Can i still use my RB25 Power FC to run the engine?

Hoping for 450rwhp or more, RB30E S2 block prepped, Forged conrods / pistons etc.

Any help is appreciated! Thanks :P

The easiest way is to use the head/loom that suits your car/management, i.e. I used an R32 RB25DE head as it was the easiest bolt in solution for my 32gtst as everything is in the same spot as the RB20.

If I was you, I would use the 25DET head you have and the PFC.

Fitting a 26/30 into a gtst is doable but you are pretty much doing a 26 conversion (26 loom, 26 sensors, 26 management).

The easiest way is to use the head/loom that suits your car/management, i.e. I used an R32 RB25DE head as it was the easiest bolt in solution for my 32gtst as everything is in the same spot as the RB20.

If I was you, I would use the 25DET head you have and the PFC.

Fitting a 26/30 into a gtst is doable but you are pretty much doing a 26 conversion (26 loom, 26 sensors, 26 management).

Ok, thanks for that mate, I know it would make sense to put a 25/30 into my GTST as ive already got the 25 PFC and loom, but i really wanted something different in the engine bay, and imo 26 setups look too good to resist!

So lets just say if i did still decide to go a 26/30 into my 33 GTST, could i use the 33 GTR loom, GTR Power FC for management?

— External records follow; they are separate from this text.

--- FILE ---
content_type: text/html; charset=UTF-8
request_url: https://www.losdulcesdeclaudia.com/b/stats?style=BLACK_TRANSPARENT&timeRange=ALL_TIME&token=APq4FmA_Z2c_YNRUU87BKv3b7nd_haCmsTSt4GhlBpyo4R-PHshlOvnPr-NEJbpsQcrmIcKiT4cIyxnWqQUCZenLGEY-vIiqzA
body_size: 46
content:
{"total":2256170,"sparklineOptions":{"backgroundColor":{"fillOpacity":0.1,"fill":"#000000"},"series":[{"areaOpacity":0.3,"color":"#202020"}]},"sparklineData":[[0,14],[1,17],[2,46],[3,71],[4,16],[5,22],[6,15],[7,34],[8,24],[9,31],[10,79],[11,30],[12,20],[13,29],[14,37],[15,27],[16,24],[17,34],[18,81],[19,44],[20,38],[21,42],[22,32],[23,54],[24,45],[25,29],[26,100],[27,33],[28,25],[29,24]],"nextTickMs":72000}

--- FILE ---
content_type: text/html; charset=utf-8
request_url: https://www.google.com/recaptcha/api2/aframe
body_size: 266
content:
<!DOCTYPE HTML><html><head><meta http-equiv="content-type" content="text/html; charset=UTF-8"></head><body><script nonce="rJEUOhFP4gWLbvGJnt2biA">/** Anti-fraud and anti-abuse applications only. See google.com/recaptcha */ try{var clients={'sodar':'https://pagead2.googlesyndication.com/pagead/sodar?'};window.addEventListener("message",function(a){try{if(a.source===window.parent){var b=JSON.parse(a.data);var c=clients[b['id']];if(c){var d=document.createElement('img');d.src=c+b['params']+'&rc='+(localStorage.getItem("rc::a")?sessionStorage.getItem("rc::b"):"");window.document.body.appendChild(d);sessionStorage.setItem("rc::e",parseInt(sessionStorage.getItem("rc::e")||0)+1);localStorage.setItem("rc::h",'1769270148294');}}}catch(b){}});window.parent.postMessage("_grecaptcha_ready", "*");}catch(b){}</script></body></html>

OR is it just too much for the sake of a 26 head?

Cheers guys.

Yes if going 26/30 then use the 33 GTR engine loom and PFC, you will also need all the appropriate sensors off the 26 (water temp sender is different, need the intake temp sensor, different coils if yours is a series 2 25 etc etc).

It will cost a pretty penny but if you're prepared to pay, then by all means go for it. Keeping your 25DET head is the cheapest/easiest way to go and the stock throttlebody/plenum are good for nearly 500rwhp.